11:00-12:00, Wednesday, October 16, 2019
Chair: Young Geun Kim (KOGAS, Korea)
In future, many countries will face a crisis of water scarcity. According to the report of the Organization for Economic Cooperation & the Development (OECD), nearly half of the worlds’ population will inhabit in areas with severe water stress by 2030. Thus, from a viewpoint of saving fresh water, it is important to conduct research on utilization of seawater in various fields including concrete industry. Actually, in japan, based on the experience of 2011 Great Earthquake, many researches were carried out in order to evaluate utilization of seawater in concrete production and saving fresh water for drinking or for life keeping. JCI (Japan Concrete Institute) are doing research activity from 2013. Some research results are introduced in this presentation.
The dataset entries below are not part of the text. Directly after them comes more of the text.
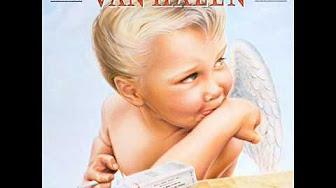 Van Halen 1984 Playlist Full Album Youtube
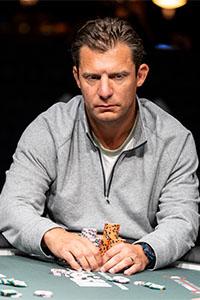 Jesse Klein profile image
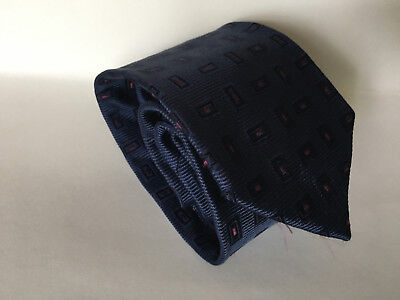 BOSS HUGO BOSS Made In Italy MEN'S SILK  NECK TIE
From world-wide literature surveys carried out in this JCI activity, it is concluded that many positive opinions are obtained for concrete performance mixed with seawater with mineral admixture, for example, GGBFS or FA. However, relatively negative opinions are concentrated on OPC used concrete without mineral admixtures. As anticipated, the survey shows that a very large number of standards, papers and opinions are absolutely opposed against the use of seawater. While some standards allow the use of seawater for plain concrete, no standards allow the use of seawater for RC. Further, serious degradation has been confirmed to occur as the result of inappropriate mix proportions, fabrication, construction and seawater use. In this presentation, I hope to discuss with many participants on sea water utilization in concrete production based on the experience in Japanese concrete and corrosion engineering. The overnight approval of seawater use in concrete engineering will not be in the world. Some concrete and corrosion engineer only hopes that the use of seawater will be one of the ways to save freshwater resources particularly in countries with freshwater shortages in near future.

Hidenori Hamada
Professor, Kyushu University, Japan
Hidenori Hamada is Professor of Department of Civil and Structural Engineering, Faculty of Engineering, Kyushu University. His BS is from Kyushu University in 1984, his MS from Kyushu University in 1986 and his Doctor of Engineering is from Kyushu University in 1998. He spent 20 years (1886-2005) in Governmental Research Institute, as Research Engineer, Senior Research Engineer, Chief of Materials Laboratory, Head of Materials Division in Port and Airport Research Institute (PARI), Independent Administrative Institution, Japan. During this career, he spent one year (1992-1993) in The University of Sheffield, England, U.K. as a Visiting Researcher under Prof. R. N. Swamy. He started his academic career in Kyushu University, as Associate Professor in 2006, and Professor in 2009. His main research area has been corrosion and corrosion prevention of RC and PC structures. Recently, he is studying sea water utilization in concrete production, as mixing water and curing water. He is fellow of JSCE (Japan Society of Civil Engineer), JCI (Japan Concrete Institute), and member of JSMS (Japanese Society of Materials Science) and JSCE (Japan Society of Corrosion Engineering).